- _WHAT IS ASKED_
1. In the thermocouple column, please switch "imposed" to "forced" and give the passage starting with "then jean peltier" and going on through "the same coin.".
2. Answer these about the thermocouple column:
(a) What document did the columnist re-read to refresh his memory?
(b) What did William Thomson neglect when deducing the relationship between the Seebeck and Peltier effects?
(c) According to Onsager's explanation, what is the driving force for electricity?
3. Write the next part of the thermocouple column, picking up after its last sentence.

- _PAGE EXTRACT_
:::
Everything You Know is Wrong -- PART XV


answers to those doggone thermal design questions
by tony kordyban


dear mr. know-it-all,


i think that i have the basic idea of a thermocouple. you make a circuit with wires of two different metals, heat one connection and cool the other, and you get a voltage. or you can run it backwards by pumping electricity through such a circuit, so one end gets cold and the other gets hot. but i have never been able to get a common sense, intuitive explanation of this effect from anybody. can you help me to get a better feel why heat and electricity are related in this way?


mark time from sector r


dear mark,


thermocouples sure do seem simple, don't they? twist together a couple of wires and you have an electronic temperature sensor. they are simple to make, and simple to use. but why they work is far from simple or intuitive.


i have taken thermocouples for granted for a long time, so i refreshed my memory about the physics behind them by re-reading manual on the use of thermocouples in temperature measurement (astm stp 470b). now i wish i hadn't. my intuition about them vanished in a cloud of integrals and greek letters.


first there is the seebeck effect. thomas seebeck quantified the voltage generated by a temperature difference in a circuit made of different metals.


then jean peltier figured out that if he imposed a current on such a circuit, he could induce a temperature difference. but these effects are not exactly two sides of the same coin.


william thomson (lord kelvin, the guy who invented absolute zero) deduced the relationship between the seebeck and peltier effects, but only if he neglected resistive heating in the wires.


it took the invention of the idea of entropy (and what concept is less intuitive than entropy?) before a complete physical explanation could be developed by lars onsager. he managed to tie together a bunch of complicated processes mathematically. look at what you've got in a thermocouple: two metals with different physical properties, a temperature gradient and a voltage gradient across them. you have the seebeck voltage, the peltier current, the kelvin temperature rise; plus there is heat conduction in the metals, and irreversible heat generation due to current passing through the resistance of the wire. that is too much stuff going on for me to keep straight in my head, much less get a good gut feeling about.


onsager did give me one intuitive idea though. he began his explanation of the thermocouple by saying something a little like this, "with electricity or heat, what we've got here is stuff flowing through a pipe. you have a driving force, and something flowing through a restricted path. for electricity voltage is the driving force, and current is the stuff moving down the wire. for heat transfer a temperature gradient is the driving force, and heat energy is the stuff flowing. it's only natural to think that when you have two flows trying to go down the same pipe, they are going to interfere with each other." perhaps i paraphrased a bit.
:::
- _DATA EXTRACT_
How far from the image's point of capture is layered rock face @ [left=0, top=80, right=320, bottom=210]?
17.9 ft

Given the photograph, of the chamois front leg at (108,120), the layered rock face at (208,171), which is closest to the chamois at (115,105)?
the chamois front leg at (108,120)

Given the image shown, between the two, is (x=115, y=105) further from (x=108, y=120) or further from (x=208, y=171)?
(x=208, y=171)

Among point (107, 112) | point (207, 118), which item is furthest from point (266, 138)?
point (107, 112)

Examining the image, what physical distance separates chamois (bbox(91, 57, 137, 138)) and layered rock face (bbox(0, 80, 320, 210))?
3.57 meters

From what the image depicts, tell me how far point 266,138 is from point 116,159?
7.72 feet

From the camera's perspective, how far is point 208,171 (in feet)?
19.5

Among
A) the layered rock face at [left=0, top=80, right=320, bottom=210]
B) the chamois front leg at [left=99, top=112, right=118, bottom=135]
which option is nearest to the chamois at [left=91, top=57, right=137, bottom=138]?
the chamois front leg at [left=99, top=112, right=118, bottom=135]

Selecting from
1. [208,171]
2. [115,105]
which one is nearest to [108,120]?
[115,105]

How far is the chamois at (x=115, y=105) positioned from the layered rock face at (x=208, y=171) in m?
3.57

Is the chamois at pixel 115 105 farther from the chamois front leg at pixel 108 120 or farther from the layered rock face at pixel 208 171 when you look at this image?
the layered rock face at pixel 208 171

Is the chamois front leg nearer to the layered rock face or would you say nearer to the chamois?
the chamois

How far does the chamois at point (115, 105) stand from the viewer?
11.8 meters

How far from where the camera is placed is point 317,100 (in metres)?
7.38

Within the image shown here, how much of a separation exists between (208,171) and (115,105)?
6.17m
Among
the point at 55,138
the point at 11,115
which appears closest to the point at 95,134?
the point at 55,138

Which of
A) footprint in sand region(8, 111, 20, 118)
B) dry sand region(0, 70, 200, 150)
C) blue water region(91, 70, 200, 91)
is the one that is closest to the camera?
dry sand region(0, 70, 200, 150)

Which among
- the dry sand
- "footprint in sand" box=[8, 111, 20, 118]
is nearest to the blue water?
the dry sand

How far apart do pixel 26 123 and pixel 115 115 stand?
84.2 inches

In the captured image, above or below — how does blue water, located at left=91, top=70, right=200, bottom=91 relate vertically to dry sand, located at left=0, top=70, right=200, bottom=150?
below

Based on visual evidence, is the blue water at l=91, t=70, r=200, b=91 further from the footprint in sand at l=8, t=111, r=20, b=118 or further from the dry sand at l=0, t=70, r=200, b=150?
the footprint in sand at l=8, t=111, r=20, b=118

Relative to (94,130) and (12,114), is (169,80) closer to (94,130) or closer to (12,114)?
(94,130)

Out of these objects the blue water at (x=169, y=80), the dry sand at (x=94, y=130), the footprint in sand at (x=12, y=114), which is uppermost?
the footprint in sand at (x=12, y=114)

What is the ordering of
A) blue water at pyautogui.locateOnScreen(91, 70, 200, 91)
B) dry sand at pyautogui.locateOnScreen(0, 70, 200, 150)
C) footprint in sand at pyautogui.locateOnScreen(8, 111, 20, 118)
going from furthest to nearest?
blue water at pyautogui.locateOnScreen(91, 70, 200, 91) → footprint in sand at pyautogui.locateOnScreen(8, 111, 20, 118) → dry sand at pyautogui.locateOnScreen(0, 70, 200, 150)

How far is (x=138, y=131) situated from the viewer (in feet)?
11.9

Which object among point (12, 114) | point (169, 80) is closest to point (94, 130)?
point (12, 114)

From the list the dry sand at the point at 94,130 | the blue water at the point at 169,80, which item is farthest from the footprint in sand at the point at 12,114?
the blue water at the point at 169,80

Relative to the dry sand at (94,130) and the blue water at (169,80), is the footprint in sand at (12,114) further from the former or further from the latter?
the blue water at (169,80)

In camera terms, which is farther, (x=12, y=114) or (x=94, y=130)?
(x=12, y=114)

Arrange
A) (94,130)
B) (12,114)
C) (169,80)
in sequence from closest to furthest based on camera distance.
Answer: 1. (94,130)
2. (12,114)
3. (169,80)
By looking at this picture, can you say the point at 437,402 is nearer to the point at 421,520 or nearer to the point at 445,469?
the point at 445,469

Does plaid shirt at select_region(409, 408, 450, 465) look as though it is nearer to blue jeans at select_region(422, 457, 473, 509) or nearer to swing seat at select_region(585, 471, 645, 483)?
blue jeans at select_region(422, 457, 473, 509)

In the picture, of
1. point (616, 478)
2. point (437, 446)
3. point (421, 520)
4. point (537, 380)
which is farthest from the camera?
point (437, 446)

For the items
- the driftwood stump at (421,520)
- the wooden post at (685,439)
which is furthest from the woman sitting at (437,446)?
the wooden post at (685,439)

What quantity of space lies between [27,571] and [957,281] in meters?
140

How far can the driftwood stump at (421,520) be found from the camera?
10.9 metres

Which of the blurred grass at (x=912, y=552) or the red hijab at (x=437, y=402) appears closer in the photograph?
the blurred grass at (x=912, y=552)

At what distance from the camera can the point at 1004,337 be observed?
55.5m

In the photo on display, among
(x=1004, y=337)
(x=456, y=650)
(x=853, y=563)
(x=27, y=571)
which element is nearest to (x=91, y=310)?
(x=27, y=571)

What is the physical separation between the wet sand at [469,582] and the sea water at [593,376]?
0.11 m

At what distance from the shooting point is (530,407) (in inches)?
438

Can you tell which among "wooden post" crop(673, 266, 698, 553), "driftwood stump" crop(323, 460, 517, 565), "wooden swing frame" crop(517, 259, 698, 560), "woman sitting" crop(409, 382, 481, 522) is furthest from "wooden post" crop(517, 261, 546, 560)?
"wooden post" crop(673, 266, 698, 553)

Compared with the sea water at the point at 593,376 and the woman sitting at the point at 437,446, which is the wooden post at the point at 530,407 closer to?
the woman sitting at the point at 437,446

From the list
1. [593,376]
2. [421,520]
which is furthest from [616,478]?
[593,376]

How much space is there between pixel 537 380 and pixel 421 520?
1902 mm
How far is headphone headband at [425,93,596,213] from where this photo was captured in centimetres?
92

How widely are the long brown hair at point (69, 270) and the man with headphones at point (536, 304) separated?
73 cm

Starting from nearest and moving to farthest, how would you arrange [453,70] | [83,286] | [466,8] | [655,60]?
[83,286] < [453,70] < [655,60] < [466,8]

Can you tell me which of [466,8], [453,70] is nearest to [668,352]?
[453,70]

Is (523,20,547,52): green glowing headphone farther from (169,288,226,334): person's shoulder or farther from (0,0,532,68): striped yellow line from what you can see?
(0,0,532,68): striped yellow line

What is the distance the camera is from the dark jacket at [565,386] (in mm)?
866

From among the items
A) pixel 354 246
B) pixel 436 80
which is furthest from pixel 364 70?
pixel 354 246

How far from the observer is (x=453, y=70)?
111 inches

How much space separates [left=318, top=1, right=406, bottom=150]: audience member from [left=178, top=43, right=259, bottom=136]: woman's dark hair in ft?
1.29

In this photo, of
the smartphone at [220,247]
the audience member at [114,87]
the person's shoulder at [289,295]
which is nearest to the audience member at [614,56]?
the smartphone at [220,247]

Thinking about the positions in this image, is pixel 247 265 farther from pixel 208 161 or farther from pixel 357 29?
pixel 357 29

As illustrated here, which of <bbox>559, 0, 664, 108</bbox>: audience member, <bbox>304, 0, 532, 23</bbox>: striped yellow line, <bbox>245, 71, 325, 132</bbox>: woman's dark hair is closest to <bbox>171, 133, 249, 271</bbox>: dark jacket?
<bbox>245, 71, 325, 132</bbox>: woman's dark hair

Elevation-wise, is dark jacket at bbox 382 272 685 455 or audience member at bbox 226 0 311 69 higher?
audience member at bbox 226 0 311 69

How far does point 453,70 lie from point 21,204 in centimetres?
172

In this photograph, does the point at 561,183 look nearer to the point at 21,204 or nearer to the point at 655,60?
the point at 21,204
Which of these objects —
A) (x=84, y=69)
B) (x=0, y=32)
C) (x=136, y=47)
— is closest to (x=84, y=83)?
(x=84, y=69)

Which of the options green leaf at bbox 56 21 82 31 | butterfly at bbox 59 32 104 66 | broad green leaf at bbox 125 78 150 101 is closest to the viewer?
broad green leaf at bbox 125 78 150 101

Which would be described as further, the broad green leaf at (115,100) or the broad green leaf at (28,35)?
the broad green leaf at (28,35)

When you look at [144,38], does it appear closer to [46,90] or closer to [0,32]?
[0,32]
:::
- _ANSWERS BELOW_
1.
then jean peltier figured out that if he forced a current on such a circuit, he could induce a temperature difference. but these effects are not exactly two sides of the same coin.

2.
(a) The manual on the use of thermocouples in temperature measurement (ASTM STP 470B).
(b) Resistive heating in the wires.
(c) Voltage.

3.
if you have to think about thermocouples intuitively, imagine a racetrack running the kentucky derby and the indianapolis 500 simultaneously. neither race is likely to turn out the same way it would have alone.


dear mr. kordyban,


the instruction sheet that came with my handheld thermocouple meter gives some rules of thumb for temperature measurement. one says, "use proper gage wire and carefully route the wire away from the object to be measured to prevent the thermocouple wire from acting as a heat sink."


what the heck are they talking about? can a thermocouple be a heat sink? if so, why don't we just stick wires on our hot components instead of those clunky aluminum extrusions?


betty jo from the old sayme place


dear betty jo,


i don't know why engineers bother going to college for four or five years. i'll admit that most of what i use these days i got from sales tutorials and donut-baited short courses.so i'm not surprised that everything you know about thermocouples comes from a meter instruction sheet.


in this case your meter instructions are right, if not very detailed. a thermocouple wire can act as a heat sink, leading to measurement error. the detail they left out (probably to save room to repeat the content in spanish, french, german, japanese, and basque) was that the wire acts as a heat sink for the bead (i will use the term bead interchangeably with junction) of the thermocouple itself, and not necessarily for the object you are trying to measure.


what's the difference, you ask?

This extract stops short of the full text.